[The task] Please set down exactly the lines from the one that contains "ผงสีไมกา34สีทนความร้อนสูงสีส้ม - Product" through the end of the material, leaving out every picture.
──────── Given information
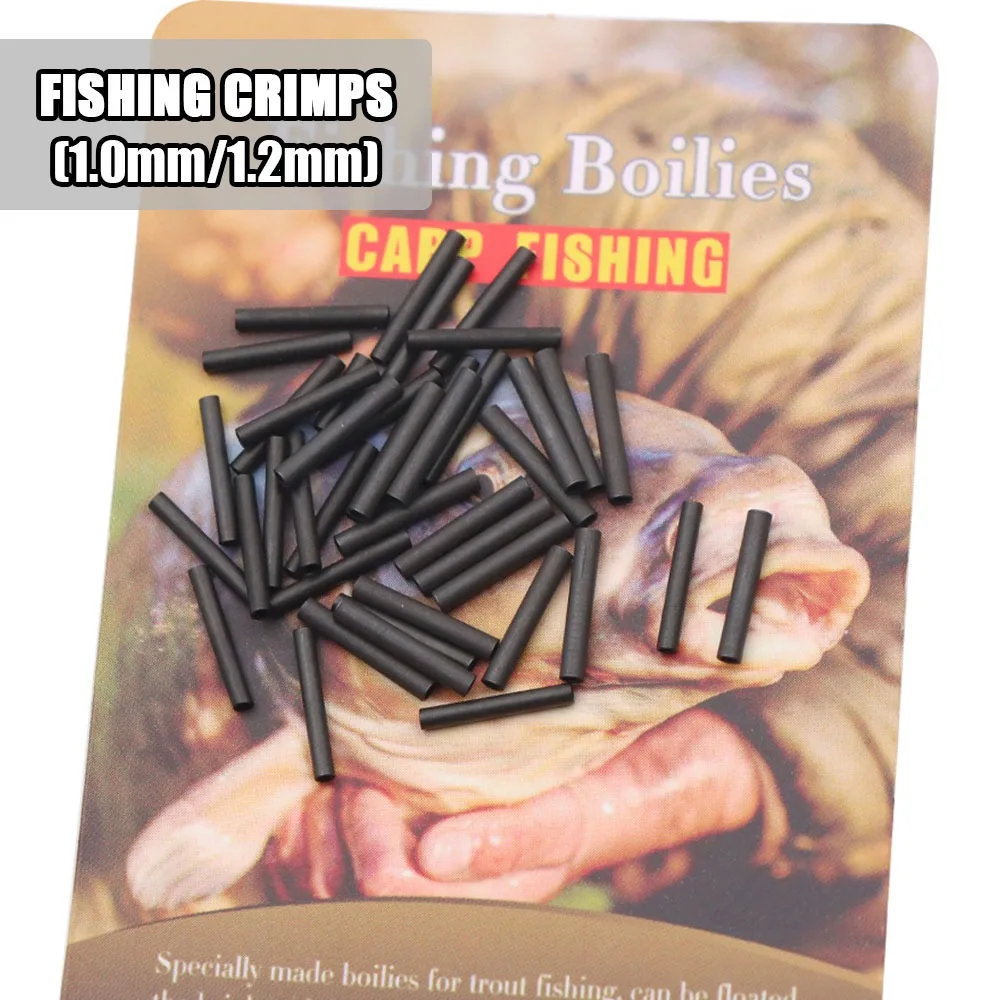 

50pcs Carp Fishing Accessories Fishing Crimp For Wires Crimping Tube Single Copper krimps Carp Fishing Sleeves Terminal Tackle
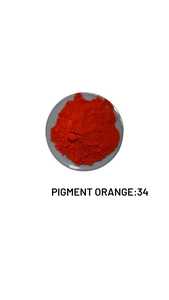 ผงสีไมกา34สีทนความร้อนสูงสีส้ม - Product Image 3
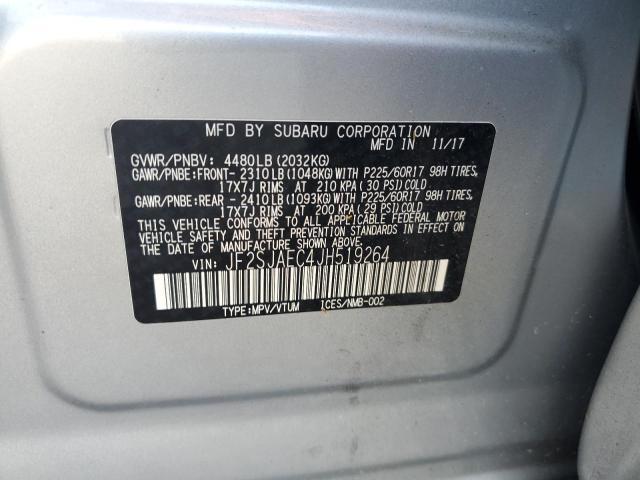 SUBARU FORESTER 2 2018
────────────────
[Finished task]
 ผงสีไมกา34สีทนความร้อนสูงสีส้ม - Product Image 3
 SUBARU FORESTER 2 2018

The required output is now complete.